> [Aufgabe]: Schreib den Text über Brendan Behan weiter und fang direkt nach seinem letzten Satz an.

> [Zitierter Text]:
1957 erschienen Borstal Boy und das Stück The Hostage (gälisch: An Giall; deutsch: Die Geisel), das ein noch größerer Erfolg wurde als The Quare Fellow. Die Tragikomödie spielt in einem Bordell, in dem IRA-Männer einen britischen Soldaten als Geisel halten, um einen zum Tode verurteilten Kampfgenossen freizupressen. Behan brachte die sympathische Schilderung des Soldaten und die Darstellung der Geiselnehmer als humorlose Fanatiker herbe Kritik von Seiten vieler IRA-Sympathisanten ein.

Brendan Behan lernte nie, mit dem Erfolg umzugehen, er machte ihm teilweise sogar Angst. Das Geld, das er mit seinen Stücken verdiente, gab er zu einem großen Teil für Alkohol aus. Er hörte auch dann nicht mit dem Trinken auf, als er nach 1956 regelmäßig Medikamente gegen Diabetes einnehmen musste.

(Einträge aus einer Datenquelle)
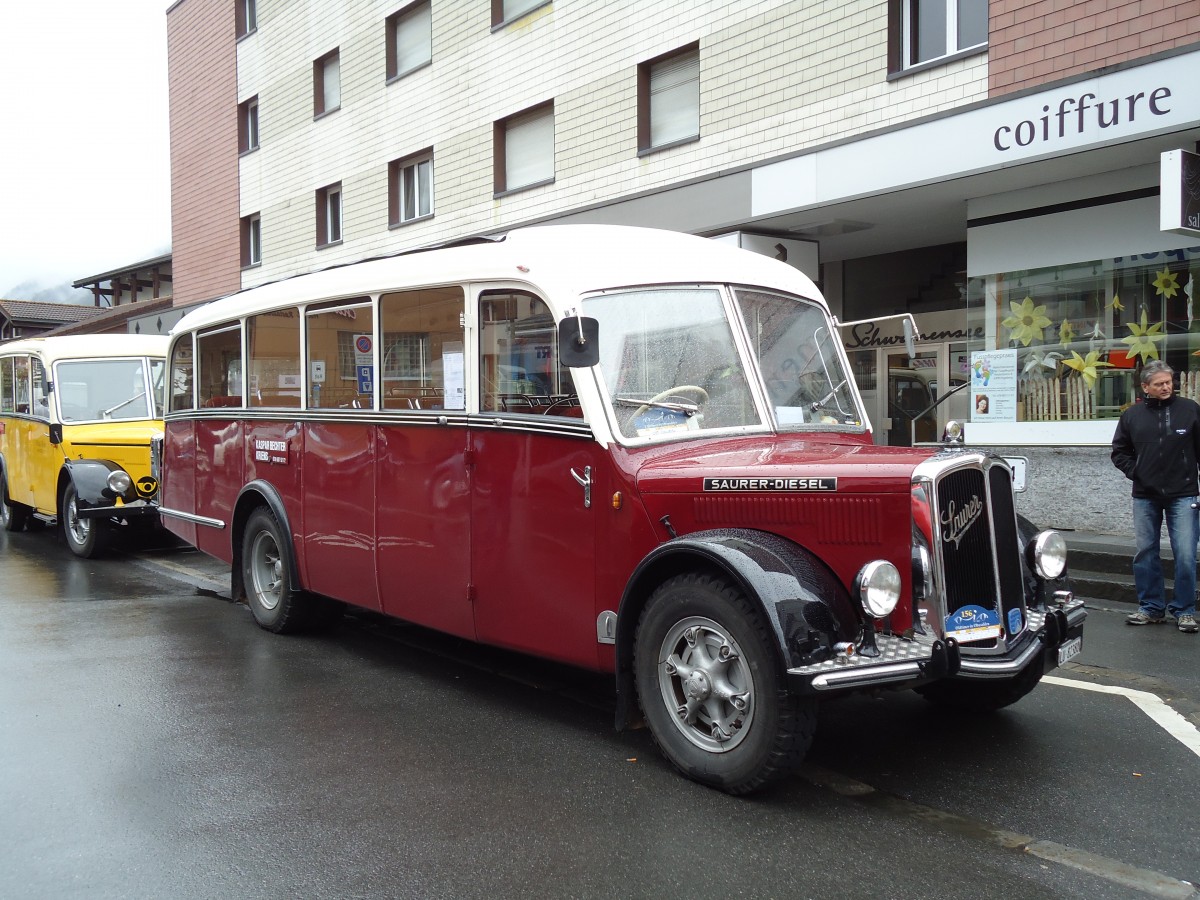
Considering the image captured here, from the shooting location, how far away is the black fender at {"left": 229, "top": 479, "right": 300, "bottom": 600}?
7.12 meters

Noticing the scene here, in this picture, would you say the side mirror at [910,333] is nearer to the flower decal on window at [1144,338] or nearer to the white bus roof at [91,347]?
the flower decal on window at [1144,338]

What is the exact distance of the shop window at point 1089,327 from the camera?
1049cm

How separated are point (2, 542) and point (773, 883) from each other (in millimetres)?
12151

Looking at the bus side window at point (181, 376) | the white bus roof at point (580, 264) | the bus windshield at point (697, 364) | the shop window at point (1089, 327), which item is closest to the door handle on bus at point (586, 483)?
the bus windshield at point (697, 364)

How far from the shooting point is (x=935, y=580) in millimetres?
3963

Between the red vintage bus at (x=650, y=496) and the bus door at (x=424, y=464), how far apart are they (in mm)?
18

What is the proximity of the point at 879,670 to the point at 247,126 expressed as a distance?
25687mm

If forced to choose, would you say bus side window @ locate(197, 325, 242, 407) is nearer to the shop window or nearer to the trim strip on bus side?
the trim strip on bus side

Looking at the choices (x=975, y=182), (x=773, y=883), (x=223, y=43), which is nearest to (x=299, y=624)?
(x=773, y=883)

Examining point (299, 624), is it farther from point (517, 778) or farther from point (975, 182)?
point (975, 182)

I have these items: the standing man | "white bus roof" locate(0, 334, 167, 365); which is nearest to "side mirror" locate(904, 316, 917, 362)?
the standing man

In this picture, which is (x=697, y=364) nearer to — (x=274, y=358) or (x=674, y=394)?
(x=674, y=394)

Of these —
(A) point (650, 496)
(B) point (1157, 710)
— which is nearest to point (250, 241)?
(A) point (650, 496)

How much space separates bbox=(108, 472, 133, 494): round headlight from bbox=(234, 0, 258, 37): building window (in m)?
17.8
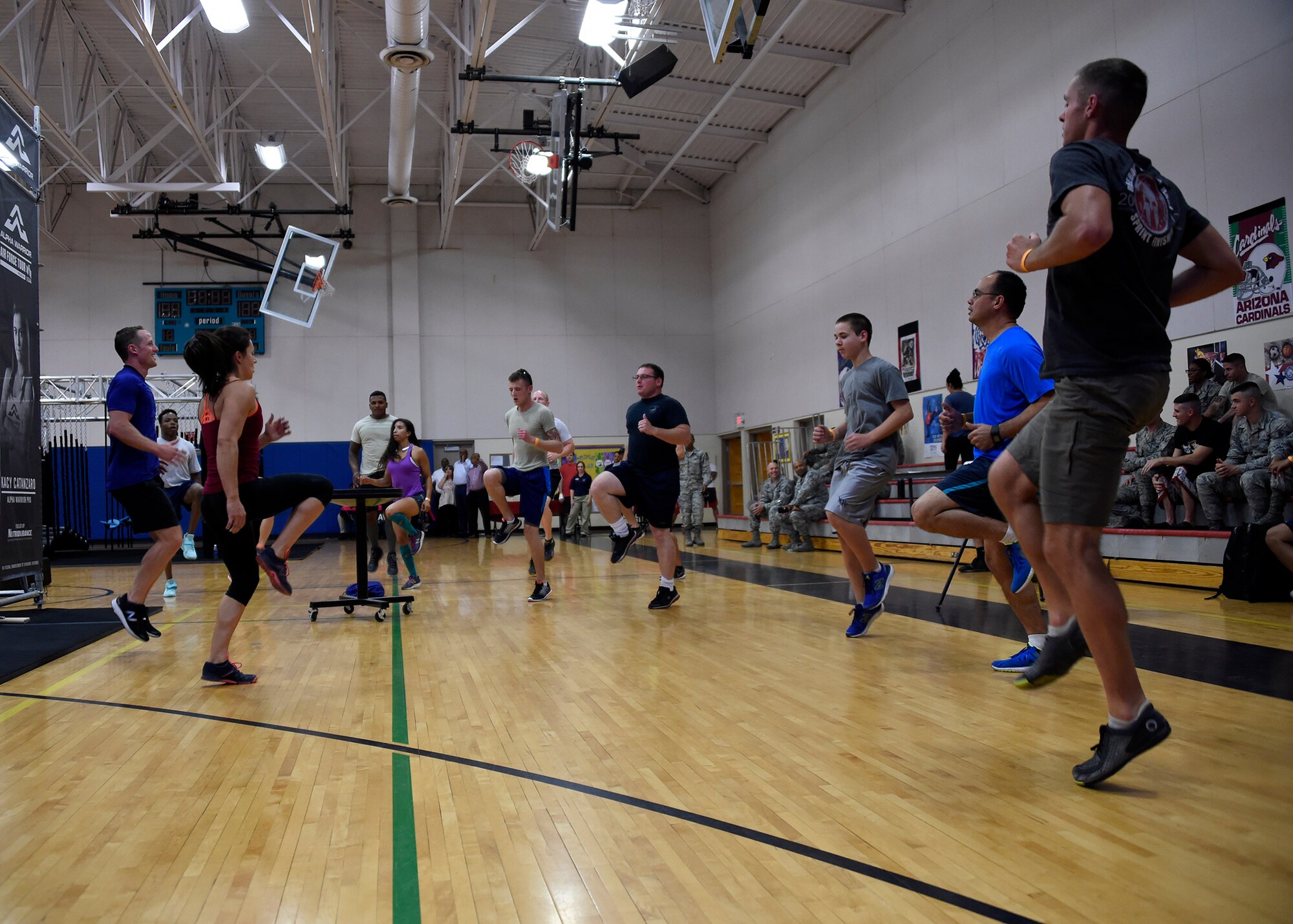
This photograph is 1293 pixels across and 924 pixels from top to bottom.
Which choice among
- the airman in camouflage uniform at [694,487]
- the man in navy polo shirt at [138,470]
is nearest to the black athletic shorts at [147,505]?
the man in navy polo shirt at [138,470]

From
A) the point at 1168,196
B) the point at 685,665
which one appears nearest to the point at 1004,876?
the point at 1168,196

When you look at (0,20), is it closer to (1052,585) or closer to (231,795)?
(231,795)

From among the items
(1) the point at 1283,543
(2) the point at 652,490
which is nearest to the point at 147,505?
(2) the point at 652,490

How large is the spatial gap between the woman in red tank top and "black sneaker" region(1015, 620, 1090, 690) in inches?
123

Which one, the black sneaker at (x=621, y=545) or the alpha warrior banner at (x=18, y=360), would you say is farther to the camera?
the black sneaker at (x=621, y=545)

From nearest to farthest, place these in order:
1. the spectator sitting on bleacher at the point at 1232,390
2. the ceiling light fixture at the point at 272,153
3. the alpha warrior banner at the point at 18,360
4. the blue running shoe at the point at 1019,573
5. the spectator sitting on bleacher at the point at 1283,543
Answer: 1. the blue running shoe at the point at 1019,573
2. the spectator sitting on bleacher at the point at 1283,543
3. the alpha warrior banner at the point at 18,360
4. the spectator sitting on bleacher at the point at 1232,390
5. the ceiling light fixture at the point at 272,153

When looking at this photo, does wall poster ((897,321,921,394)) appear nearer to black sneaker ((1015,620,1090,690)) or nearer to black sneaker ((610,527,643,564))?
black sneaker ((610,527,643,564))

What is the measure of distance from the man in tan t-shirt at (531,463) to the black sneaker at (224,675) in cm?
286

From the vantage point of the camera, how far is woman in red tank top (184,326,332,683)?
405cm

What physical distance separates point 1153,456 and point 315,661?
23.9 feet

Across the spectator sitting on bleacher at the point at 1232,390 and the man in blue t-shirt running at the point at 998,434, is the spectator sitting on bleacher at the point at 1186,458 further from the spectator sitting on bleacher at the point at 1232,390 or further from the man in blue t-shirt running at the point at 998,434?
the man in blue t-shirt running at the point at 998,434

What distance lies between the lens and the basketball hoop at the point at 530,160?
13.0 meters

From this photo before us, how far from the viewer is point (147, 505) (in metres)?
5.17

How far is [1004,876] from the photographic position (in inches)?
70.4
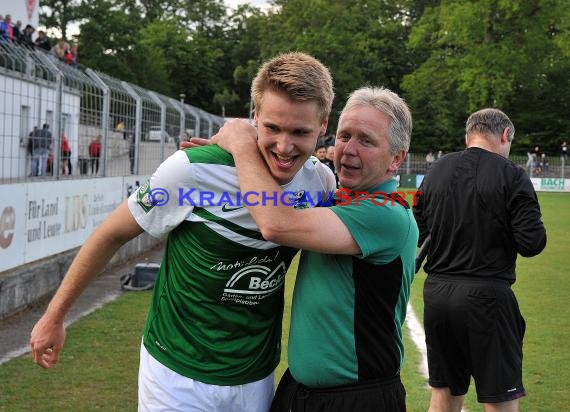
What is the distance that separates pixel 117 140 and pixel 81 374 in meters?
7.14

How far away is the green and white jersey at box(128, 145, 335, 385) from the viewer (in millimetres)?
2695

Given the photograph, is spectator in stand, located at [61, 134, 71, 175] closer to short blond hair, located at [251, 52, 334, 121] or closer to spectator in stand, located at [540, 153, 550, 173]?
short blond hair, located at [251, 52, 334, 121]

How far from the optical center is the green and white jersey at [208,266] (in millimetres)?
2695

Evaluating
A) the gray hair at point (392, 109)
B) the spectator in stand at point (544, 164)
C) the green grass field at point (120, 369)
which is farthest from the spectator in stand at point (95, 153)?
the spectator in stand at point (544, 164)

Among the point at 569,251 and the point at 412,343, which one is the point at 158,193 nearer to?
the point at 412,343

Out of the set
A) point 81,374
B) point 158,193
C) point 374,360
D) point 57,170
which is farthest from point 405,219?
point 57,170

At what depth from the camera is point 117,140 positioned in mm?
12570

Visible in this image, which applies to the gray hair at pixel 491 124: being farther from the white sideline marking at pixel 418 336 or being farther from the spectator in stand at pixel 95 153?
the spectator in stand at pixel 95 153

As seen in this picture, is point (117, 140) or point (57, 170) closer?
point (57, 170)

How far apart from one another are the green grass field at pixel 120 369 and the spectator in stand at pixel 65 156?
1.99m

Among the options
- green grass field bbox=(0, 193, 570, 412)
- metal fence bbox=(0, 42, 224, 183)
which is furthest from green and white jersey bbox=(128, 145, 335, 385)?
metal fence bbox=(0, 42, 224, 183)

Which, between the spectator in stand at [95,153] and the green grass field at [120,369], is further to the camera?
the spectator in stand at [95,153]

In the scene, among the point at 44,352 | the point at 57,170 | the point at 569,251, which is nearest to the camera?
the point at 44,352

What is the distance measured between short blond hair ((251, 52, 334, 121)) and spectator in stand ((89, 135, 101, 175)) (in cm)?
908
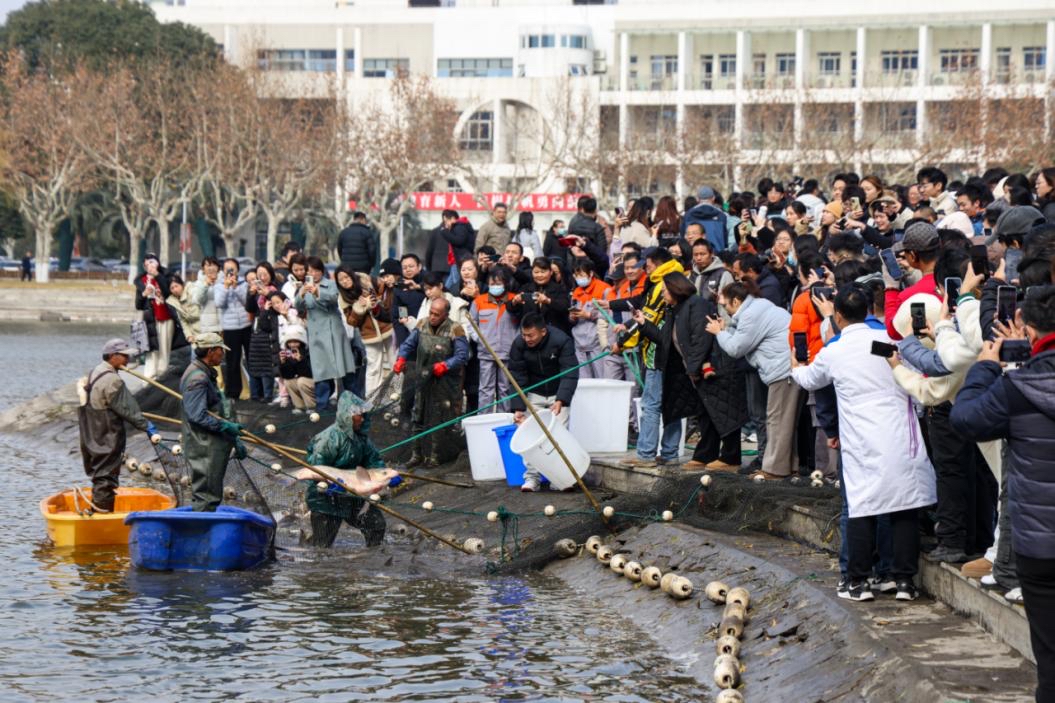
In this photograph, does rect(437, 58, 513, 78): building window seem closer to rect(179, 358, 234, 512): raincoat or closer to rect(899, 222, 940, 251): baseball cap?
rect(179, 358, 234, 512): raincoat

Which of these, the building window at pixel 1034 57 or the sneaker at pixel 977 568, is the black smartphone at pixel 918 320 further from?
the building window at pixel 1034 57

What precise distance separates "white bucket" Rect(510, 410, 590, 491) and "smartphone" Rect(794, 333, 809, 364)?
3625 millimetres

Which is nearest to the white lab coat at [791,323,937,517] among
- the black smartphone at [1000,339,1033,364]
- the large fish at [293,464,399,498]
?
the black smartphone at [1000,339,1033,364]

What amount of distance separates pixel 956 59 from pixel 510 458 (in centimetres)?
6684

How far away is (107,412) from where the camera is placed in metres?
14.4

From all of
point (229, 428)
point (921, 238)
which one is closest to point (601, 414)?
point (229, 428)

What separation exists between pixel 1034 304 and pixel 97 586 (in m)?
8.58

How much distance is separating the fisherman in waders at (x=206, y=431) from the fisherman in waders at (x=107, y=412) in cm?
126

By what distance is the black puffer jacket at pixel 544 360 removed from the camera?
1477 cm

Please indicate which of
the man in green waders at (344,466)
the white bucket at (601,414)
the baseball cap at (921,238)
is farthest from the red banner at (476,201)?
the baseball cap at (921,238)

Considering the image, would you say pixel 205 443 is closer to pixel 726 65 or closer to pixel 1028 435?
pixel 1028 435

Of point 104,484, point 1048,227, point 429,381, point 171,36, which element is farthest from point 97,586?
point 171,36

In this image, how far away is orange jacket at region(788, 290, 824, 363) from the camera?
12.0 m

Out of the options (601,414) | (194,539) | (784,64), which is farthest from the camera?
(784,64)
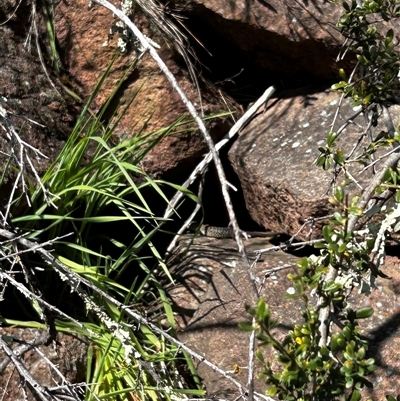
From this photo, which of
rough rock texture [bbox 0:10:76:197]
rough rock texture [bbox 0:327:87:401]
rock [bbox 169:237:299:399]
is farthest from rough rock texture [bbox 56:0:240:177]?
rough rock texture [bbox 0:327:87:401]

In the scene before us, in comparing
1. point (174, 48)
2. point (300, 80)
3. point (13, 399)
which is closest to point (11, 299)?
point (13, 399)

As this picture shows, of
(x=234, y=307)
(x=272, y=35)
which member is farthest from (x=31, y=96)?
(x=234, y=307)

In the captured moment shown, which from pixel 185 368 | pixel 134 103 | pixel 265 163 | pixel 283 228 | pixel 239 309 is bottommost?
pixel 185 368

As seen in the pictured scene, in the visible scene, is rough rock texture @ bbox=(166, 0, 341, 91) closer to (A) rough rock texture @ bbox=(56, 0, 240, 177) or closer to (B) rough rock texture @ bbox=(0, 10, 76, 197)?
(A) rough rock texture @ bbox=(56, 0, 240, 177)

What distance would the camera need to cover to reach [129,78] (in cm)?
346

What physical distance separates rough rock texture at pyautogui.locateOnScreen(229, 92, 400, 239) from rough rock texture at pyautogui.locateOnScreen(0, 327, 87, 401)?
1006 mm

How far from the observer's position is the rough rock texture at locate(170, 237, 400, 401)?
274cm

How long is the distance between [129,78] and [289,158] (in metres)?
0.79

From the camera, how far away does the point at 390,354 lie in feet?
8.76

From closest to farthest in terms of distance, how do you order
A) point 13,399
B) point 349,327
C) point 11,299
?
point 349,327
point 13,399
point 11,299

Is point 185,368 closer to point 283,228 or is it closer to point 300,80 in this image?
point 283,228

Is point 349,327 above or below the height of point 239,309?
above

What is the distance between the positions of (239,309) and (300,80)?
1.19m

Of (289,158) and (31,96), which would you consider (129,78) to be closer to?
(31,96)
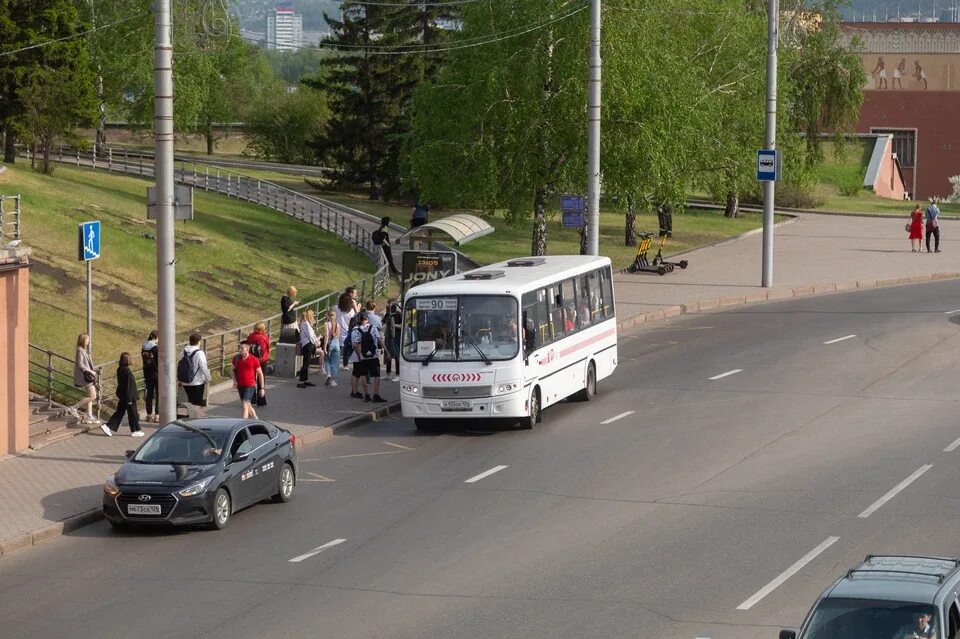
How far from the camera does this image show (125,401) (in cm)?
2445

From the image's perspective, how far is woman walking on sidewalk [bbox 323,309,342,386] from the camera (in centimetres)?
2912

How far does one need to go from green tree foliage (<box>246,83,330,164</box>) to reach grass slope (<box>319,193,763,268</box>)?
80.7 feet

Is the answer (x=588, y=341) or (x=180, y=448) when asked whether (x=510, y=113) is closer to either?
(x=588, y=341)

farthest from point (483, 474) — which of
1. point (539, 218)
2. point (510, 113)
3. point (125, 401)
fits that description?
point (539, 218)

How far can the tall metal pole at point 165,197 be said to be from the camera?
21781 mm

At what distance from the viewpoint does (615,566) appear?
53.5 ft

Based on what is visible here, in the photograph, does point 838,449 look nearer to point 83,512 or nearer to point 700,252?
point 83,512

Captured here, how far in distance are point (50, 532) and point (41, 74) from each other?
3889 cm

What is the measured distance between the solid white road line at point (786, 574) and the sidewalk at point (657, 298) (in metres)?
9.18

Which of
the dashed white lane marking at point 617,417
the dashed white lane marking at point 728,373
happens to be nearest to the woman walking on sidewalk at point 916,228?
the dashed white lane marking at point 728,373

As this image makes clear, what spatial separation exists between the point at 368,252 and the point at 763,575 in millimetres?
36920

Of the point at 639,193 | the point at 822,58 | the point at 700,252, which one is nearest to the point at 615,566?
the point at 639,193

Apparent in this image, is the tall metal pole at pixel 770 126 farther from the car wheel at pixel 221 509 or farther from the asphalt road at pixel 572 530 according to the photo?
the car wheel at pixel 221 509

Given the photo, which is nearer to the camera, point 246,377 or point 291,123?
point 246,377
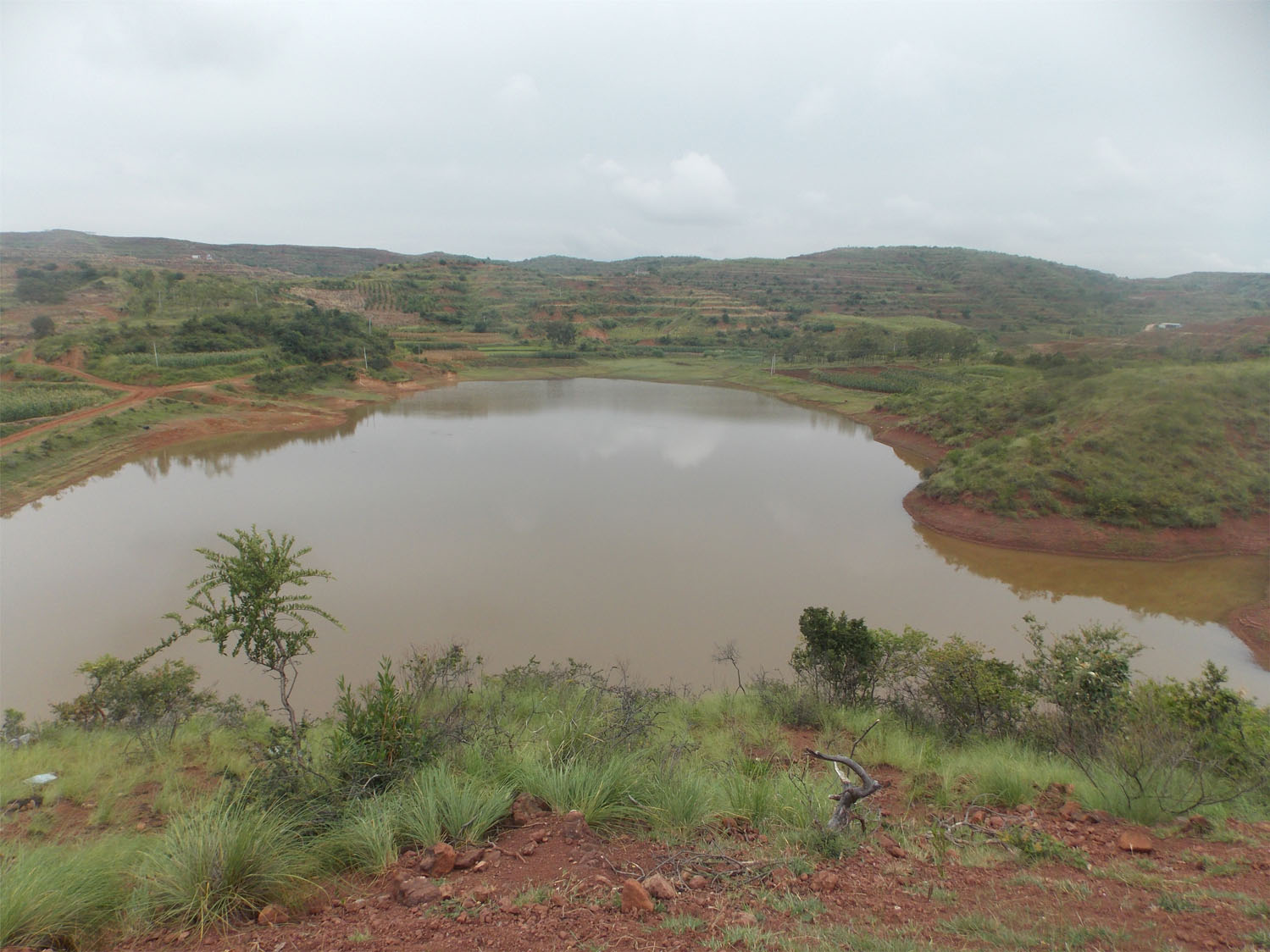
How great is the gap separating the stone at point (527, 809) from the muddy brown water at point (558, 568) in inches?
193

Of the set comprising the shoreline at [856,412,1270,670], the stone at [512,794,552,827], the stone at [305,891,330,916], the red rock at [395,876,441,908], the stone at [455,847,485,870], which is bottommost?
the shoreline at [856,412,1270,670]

> [Antwort]:
Sein exzessiver Lebensstil und die Anforderungen, die an ihn als gefragten Autor gestellt wurden, ließen ihn kaum noch zum Schreiben kommen. Seine letzten Werke entstanden als Tonbandaufnahmen, so Brendan Behan’s Island, Brendan Behan’s New York, Confessions of an Irish Rebel sowie der nach seinem Tod erschienene Krimi The Scarperer (deutsch: Der Spanner). Ebenso entstand sein letztes, unvollendetes Theaterstück Richard’s Cork Leg (Richards Korkbein), das auf einem Friedhof spielt, aber eine überschäumend fröhliche Feier des Lebens darstellt.

Vom Alkohol- und Medikamentenkonsum geschwächt, starb Brendan Behan 1964 erst 41-jährig in einem Dubliner Krankenhaus. Die irische Tageszeitung Daily Express bezeichnete Behan in einem Nachruf als „zu jung, um zu sterben, aber zu betrunken, um zu leben.“ Die IRA stellte bei seinem Begräbnis ein Ehrengeleit.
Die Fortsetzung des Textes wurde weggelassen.